The Ethical Concerns of AI
There’s a common misconception about AI: that the more data, the better.
Collecting big data doesn’t ensure that the results are reliable, relevant, or updated; which, in turn, doesn’t ensure that those results are serving democracy, equality, justice and wellbeing. So the ethical implications of enabling machines to perform duties once reserved only for humans can be serious. This is especially worrying in global-impacting areas like autonomous weapons and mass surveillance.
A couple of issues come into play: one is the why and how this incredibly powerful tool will be used –if the original intent of the technology is beneficial in nature. And two, if it is meant for good, there’s the question of if ethical means were used to execute this function. Introducing bias or discriminatory parameters in the development of these machine systems –even if done unintentionally– has consequences. We’re haunted by the image of unforeseen repercussions or the frequently-used movie theme of “a machine gone rogue.”
Building a model that doesn’t accurately reflect the population for which that model is intended to be used. An example is facial-recognition technology that has been shown to be less accurate with people of color and women because it was trained with a biased data set of predominantly white males.

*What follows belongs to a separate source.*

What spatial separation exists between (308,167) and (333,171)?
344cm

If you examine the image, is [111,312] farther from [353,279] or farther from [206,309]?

Also, there are always humans behind AI system programming –there’s the risk of the software engineers building underlying biases into the computer program.
Even if the data set being used to build the model accurately represents the history of that population or reality, there’s the risk that the history itself from which decisions are being made is unfair. An example is predictive policing –arrest records that are historically biased against certain races.

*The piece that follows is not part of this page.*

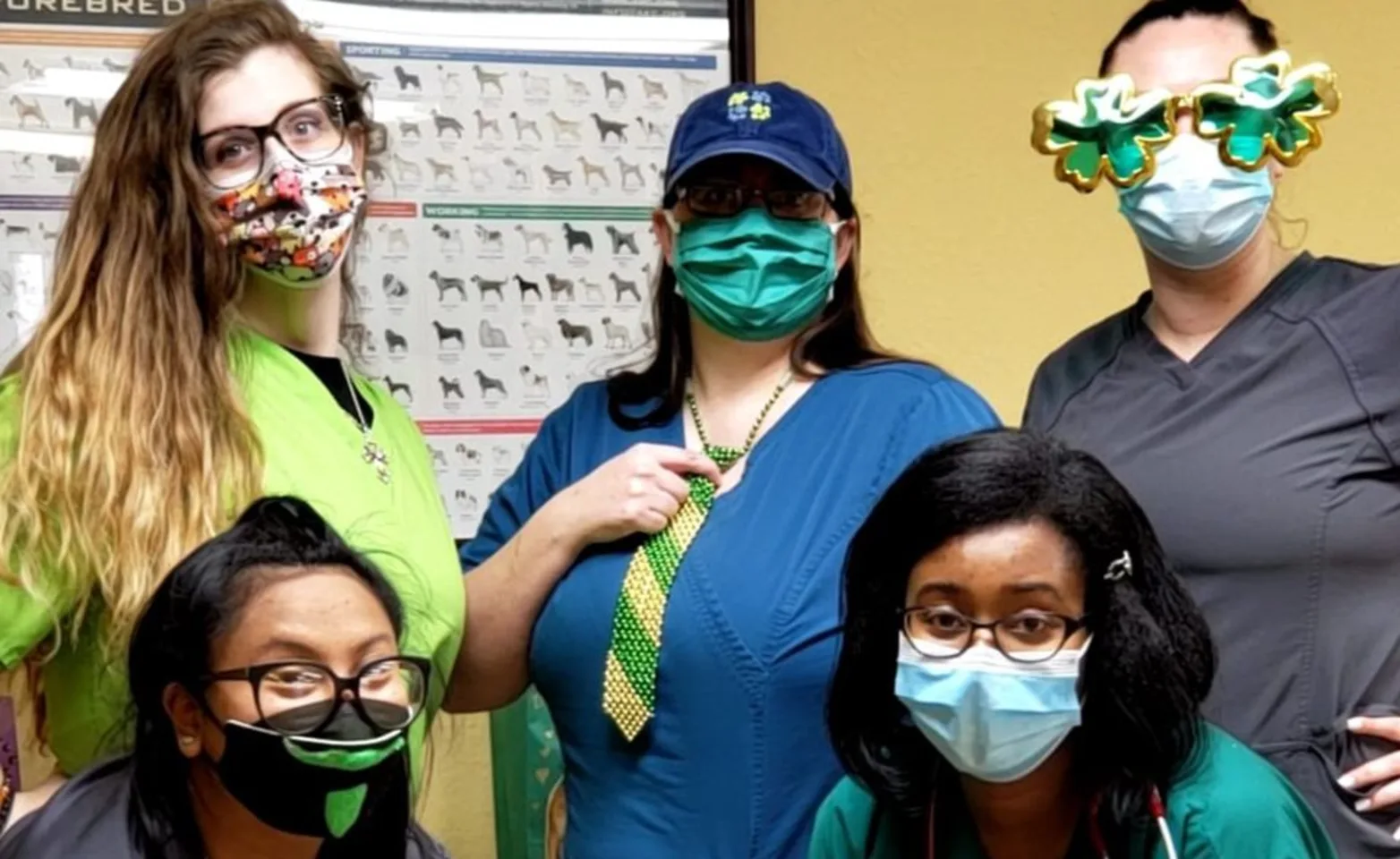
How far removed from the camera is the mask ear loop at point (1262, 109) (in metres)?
1.71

Could the systems being developed actually be used for unethical purposes? There’s a high level of concern if the machine’s capabilities are built at a scale large enough to have the possibility of resulting in destructive ramifications.
The Right to Forget
Learning from history is not the same as keeping a list of mistakes. If we can’t build technology able to forget and learn lessons from the past, we are building a rigid, unfair society based on a historical list of wrong actions.